As she unscrewed the tube, a stench wafted over The Tico Times’ parking area – a blend of fresh fish on the dock and dank, salty air, trapped in transit after the long journey from Golfito.
She unraveled the nearly six-foot-long sheet she had wrapped inside, and the beautiful impression of a blue marlin emerged, its grandeur captured in two dimensions and beautiful, vivid color, as though the fish were still alive at sea.
“If I had a crown jewel, this would be it,” she said, beaming with pride.
Though original gyotaku were simple black-and-white impressions, DeRyan uses paint, pastels and a variety of other media blended together to achieve an almost surreally realistic effect with her rubbings.
DeRyan’s work sells for between $100 for a print of a smaller fish, such as a palm-sized trout, and as much as $1,000 for larger fish, such as the marlin.

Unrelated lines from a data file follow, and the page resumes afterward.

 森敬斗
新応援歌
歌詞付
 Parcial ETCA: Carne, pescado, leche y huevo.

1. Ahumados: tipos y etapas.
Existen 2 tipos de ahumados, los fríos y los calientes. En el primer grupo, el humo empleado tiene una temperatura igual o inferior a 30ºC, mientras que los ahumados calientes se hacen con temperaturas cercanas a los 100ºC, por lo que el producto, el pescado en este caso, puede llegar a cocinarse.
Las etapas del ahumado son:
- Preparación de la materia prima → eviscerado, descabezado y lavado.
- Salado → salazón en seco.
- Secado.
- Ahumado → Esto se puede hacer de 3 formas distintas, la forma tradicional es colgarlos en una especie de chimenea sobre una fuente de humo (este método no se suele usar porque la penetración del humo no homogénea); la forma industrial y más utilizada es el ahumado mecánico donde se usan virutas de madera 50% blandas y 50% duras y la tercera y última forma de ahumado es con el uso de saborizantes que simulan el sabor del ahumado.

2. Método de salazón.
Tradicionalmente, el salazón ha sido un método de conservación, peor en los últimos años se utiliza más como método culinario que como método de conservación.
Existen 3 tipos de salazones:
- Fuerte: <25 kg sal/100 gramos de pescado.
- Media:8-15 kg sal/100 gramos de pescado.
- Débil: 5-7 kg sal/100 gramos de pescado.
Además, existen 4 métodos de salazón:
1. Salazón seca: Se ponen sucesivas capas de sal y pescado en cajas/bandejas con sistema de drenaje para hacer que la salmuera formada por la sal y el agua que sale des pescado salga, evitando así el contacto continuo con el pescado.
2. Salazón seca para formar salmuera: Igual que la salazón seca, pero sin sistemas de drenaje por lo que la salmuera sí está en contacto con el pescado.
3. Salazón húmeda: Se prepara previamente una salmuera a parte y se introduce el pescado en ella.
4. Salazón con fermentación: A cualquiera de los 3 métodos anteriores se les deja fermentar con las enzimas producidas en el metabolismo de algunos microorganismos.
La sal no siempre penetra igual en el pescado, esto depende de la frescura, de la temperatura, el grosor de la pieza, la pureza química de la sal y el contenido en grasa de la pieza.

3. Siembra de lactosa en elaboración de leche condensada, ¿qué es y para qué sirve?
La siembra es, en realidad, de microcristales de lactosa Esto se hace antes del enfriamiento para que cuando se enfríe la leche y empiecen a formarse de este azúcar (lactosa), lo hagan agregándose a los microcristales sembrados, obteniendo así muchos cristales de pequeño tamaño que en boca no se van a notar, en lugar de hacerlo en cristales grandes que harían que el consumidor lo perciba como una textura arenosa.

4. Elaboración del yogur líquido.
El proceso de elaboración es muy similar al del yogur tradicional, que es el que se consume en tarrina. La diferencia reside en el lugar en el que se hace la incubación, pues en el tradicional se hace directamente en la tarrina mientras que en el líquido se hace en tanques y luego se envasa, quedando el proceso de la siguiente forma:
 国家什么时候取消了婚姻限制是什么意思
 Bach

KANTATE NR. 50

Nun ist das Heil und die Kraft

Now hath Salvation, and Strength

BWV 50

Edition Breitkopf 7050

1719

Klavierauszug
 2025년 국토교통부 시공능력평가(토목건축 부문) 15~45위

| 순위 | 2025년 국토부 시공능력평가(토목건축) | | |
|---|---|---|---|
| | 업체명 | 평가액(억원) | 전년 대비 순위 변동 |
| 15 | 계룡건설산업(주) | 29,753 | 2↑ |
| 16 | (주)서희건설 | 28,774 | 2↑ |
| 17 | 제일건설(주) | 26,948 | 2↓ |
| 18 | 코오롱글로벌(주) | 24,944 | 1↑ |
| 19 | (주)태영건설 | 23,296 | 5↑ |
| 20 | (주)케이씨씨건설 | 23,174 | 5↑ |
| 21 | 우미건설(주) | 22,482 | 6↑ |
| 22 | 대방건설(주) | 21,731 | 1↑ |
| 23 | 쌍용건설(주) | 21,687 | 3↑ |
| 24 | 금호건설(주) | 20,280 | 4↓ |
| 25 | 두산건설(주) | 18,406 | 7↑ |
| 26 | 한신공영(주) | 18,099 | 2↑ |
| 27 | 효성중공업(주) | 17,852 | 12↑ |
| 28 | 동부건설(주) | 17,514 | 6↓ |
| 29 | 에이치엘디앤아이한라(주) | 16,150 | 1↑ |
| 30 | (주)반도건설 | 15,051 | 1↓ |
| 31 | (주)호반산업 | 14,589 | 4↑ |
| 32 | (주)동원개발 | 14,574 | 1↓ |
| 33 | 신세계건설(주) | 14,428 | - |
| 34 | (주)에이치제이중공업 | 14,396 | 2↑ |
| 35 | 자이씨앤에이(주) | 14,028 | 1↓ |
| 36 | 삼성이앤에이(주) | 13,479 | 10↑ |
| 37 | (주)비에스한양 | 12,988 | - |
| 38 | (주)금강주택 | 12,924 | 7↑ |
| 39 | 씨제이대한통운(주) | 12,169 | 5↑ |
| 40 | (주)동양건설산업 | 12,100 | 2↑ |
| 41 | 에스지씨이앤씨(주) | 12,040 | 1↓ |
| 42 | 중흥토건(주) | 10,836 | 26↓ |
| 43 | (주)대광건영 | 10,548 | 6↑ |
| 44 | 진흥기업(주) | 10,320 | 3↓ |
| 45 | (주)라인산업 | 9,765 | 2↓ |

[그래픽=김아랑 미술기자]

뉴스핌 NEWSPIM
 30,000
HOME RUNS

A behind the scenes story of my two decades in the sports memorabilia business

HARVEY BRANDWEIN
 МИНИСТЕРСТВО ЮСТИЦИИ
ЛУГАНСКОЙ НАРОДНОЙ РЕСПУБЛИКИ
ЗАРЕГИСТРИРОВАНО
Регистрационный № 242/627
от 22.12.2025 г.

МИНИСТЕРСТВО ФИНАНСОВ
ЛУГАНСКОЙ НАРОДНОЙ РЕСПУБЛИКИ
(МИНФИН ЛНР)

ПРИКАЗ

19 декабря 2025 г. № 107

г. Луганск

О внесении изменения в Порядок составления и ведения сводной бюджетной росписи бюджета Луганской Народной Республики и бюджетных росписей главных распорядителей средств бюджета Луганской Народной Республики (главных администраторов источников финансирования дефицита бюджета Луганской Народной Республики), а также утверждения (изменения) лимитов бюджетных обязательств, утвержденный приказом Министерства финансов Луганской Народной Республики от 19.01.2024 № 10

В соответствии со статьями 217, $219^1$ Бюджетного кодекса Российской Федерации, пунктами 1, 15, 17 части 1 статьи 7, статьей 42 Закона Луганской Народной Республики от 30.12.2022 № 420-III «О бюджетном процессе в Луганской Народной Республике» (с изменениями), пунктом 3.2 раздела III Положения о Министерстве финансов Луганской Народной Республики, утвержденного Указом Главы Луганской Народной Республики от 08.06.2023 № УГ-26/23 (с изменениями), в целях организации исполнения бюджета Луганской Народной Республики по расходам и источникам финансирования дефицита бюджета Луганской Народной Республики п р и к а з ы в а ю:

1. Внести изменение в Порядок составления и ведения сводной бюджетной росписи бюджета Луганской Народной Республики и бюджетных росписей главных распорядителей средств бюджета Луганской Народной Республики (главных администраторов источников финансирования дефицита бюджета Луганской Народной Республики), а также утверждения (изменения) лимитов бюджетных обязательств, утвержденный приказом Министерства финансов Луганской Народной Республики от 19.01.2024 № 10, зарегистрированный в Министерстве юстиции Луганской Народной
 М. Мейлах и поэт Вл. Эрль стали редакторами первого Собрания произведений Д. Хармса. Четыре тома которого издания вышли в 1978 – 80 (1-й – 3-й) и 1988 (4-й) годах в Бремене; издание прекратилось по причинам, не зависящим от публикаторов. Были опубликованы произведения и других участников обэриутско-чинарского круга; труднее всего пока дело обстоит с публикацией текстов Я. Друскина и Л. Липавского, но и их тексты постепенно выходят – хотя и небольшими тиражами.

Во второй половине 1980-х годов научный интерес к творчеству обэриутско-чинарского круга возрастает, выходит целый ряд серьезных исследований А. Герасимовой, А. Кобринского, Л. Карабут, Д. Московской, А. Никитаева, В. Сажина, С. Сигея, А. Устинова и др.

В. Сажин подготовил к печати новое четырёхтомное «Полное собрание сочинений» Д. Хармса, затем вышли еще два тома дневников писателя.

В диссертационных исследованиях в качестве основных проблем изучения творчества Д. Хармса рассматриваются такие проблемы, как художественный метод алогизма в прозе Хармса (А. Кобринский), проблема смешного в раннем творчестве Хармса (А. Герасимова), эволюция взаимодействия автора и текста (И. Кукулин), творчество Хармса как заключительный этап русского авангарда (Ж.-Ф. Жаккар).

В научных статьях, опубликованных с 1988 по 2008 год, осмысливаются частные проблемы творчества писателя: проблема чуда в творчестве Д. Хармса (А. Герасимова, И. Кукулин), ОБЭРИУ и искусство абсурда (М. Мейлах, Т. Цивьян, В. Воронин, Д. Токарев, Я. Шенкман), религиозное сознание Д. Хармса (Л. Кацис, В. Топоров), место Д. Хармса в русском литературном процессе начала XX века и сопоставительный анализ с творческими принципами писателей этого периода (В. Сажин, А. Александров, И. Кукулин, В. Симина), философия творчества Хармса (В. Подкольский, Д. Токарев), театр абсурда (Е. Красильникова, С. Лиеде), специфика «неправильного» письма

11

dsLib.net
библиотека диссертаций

Her other examples – a corvina, dorado, jack crevalle, skipjack tuna, parrotfish, and flounder – were all Golfo Dulce fish she was given, or caught herself.
DeRyan said she hopes to teach others the art, which she feels translates seamlessly to Costa Rican culture.
“The people are so tied to the sea, and fish,” she said. “It feels like a good match.” In the meantime, she continues to solicit fish from fishermen who visit the country on vacation, catch a trophy and then turn to her to make the memory permanent.
“It’s wife-approved trophy art,” she said. While times have changed since 1700, when gyotaku first emerged as a folk art, fishermen have not, DeRyan said.
“They love to show off their catches,” she said, adding that she hopes her art will allow them to keep at it – at least, to a point.
“A fisherman may exaggerate, but a fish rubbing never does,” she said with a smile.